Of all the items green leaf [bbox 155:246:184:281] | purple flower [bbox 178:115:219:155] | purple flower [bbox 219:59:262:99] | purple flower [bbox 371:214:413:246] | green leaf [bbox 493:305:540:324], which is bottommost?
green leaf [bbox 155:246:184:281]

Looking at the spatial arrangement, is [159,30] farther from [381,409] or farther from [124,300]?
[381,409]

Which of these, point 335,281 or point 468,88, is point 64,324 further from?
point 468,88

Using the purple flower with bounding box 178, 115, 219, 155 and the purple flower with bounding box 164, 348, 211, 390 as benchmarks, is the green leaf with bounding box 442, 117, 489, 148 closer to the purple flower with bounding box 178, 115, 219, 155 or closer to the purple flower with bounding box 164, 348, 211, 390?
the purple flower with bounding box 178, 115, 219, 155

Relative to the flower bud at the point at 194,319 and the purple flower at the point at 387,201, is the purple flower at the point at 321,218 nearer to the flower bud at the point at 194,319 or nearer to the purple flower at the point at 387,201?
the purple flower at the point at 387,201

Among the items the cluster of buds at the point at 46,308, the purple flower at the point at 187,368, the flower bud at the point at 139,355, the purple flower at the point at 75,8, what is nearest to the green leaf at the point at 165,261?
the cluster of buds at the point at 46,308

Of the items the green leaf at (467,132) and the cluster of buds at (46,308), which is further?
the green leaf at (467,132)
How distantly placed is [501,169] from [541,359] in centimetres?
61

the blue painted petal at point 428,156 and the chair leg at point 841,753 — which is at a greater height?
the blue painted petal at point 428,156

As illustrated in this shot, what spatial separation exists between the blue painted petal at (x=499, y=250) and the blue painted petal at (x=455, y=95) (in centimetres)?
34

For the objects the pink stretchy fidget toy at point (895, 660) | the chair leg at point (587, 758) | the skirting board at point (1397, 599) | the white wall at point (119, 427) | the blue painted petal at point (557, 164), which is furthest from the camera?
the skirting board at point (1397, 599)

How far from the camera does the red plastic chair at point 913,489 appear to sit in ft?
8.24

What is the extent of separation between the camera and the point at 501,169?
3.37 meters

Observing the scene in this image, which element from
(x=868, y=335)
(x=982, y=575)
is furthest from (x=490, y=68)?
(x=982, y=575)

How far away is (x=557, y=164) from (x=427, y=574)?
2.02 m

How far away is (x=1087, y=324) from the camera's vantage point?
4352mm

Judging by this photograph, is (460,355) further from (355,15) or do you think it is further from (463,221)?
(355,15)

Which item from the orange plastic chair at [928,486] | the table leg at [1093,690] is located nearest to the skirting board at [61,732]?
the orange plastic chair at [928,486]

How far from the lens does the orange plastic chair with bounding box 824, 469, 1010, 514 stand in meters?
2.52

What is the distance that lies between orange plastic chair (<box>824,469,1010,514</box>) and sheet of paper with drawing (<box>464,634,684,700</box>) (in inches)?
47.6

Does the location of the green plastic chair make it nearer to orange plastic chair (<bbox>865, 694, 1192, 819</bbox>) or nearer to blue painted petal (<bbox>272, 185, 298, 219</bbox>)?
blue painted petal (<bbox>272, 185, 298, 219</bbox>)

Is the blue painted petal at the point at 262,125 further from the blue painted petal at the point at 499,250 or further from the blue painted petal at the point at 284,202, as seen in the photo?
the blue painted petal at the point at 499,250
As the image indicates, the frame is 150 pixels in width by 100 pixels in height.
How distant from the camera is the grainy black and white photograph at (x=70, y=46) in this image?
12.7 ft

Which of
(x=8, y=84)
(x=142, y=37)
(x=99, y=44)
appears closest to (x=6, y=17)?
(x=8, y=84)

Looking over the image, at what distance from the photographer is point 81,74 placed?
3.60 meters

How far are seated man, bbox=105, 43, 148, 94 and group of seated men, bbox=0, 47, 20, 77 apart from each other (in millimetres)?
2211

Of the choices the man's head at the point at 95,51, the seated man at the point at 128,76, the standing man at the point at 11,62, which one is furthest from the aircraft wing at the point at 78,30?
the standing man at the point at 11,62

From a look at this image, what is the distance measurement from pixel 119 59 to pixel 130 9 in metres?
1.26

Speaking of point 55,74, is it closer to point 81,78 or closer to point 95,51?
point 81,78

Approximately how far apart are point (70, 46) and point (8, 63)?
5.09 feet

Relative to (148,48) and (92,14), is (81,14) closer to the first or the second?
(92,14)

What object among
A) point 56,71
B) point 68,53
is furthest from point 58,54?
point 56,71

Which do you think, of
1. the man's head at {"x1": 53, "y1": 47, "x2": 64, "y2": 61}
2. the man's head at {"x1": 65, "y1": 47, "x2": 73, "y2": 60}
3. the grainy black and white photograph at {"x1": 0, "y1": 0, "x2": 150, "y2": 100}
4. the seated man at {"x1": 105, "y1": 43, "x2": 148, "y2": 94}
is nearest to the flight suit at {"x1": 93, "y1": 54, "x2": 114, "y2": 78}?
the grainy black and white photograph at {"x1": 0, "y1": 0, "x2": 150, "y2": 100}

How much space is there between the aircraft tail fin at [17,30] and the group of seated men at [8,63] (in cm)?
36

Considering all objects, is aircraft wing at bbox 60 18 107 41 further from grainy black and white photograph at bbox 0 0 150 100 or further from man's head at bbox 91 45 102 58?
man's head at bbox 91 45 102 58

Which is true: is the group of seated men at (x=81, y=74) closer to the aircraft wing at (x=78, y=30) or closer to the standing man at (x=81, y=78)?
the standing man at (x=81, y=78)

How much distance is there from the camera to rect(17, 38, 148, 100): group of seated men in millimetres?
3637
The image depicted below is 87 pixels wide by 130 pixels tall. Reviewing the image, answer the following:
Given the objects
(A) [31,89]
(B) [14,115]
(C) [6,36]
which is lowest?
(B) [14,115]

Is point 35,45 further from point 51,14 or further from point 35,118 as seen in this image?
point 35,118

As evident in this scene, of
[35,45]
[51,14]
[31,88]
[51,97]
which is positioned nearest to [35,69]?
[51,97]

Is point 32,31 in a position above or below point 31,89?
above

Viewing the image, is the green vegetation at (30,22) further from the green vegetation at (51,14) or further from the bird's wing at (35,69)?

---

> **DIRECTION**: Rewrite the material from the line containing "Is point 35,45" through the end, replacing "further" with "farther" and leaving everything else unchanged.

> **EXERCISE OUTPUT**:
Is point 35,45 farther from point 51,14 or farther from point 35,118 as seen in this image?
point 35,118

As evident in this scene, of
[35,45]
[51,14]
[31,88]
[51,97]
which is positioned nearest to [35,69]?
[51,97]

Is point 32,31 in a position above or below point 31,89?
above

Viewing the image, is the green vegetation at (30,22) farther from the green vegetation at (51,14) or farther from the bird's wing at (35,69)?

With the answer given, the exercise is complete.